But our hope is not contingent on the miracle.  After all, decay and death will eventually come to every human being.  The question for us as Christians is whether we truly believe two things.

First: death is not the last word.  That, I think, is relatively uncontroversial.  Many if not most people already believe it, though they might mean vastly different things by it.  Christians recognize the resurrected Jesus as the “firstborn from among the dead” (Col 1:18, NIV), the one whose triumph over death paves the way for our own future resurrection.

But second: if death isn’t the last word, then neither is life–at least not the life that we already know, the one that we cling to.  Our life in these mortal bodies of ours is a gift; but preserving our present life is not God’s good plan for our existence.  We have another destiny.  Paul puts it bluntly:

It’s necessary for this rotting body to be clothed with what can’t decay, and for the body that is dying to be clothed in what can’t die.  And when the rotting body has been clothed in what can’t decay, and the dying body has been clothed in what can’t die, then this statement in scripture will happen:  Death has been swallowed up by a victory.  Where is your victory, Death?  Where is your sting, Death? … Thanks be to God, who gives us this victory through our Lord Jesus Christ!  As a result of all this, my loved brothers and sisters, you must stand firm, unshakable, excelling in the work of the Lord as always, because you know that your labor isn’t going to be for nothing in the Lord.  (1 Cor 15:53-58, CEB)

§ Set of tasks:
(A) Reproduce word for word the section of the passage on death and resurrection that begins with the words containing "But our hope" and ends with "believe two things.".
(B) Extend the passage on death and resurrection, picking up after its final sentence.

§ Extracted data:
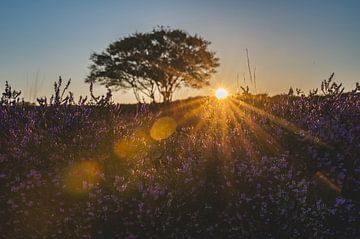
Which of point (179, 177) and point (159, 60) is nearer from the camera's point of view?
point (179, 177)

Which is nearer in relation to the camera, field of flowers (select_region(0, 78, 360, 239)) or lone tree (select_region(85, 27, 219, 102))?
field of flowers (select_region(0, 78, 360, 239))

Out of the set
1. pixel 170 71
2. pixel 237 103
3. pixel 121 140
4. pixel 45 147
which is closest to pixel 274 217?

§ Task-by-task results:
(A)
But our hope is not contingent on the miracle.  After all, decay and death will eventually come to every human being.  The question for us as Christians is whether we truly believe two things.

(B)
This is a man who can tell his beloved friends in Philippi that given his druthers, he’d go be with Jesus in a heartbeat–but if God wants him to stick around for their sake, well, that’s okay too (Phil 1:22-24).  That’s not a death-wish: that’s an eternal-life-wish, a heartfelt desire for life as it was meant to be, a life to which our present existence can only point dimly and imperfectly.

By all means, let’s keep praying for miracles of God’s mercy.  And at the same time, let’s also pray for God to keep kindling and enlarging our hope.  Our friends don’t need our pain-denying sunny optimism, nor the kind of resignation that paints prayer as a last-ditch act of defeat and desperation.  What we learn from Paul’s example is that even though our present situation is always uncertain, our future hope is not.

Let’s pray, therefore, that God would teach us to face the weakness of the former from the strength of the latter.  Let’s pray that God would make us a people of a deep and abiding hope.  When there are those among us for whom hope seems distant or even impossible, let us enfold them into a hope that we hold in trust for them.

For if it hasn’t already, the day may soon come when we need them to do the same for us.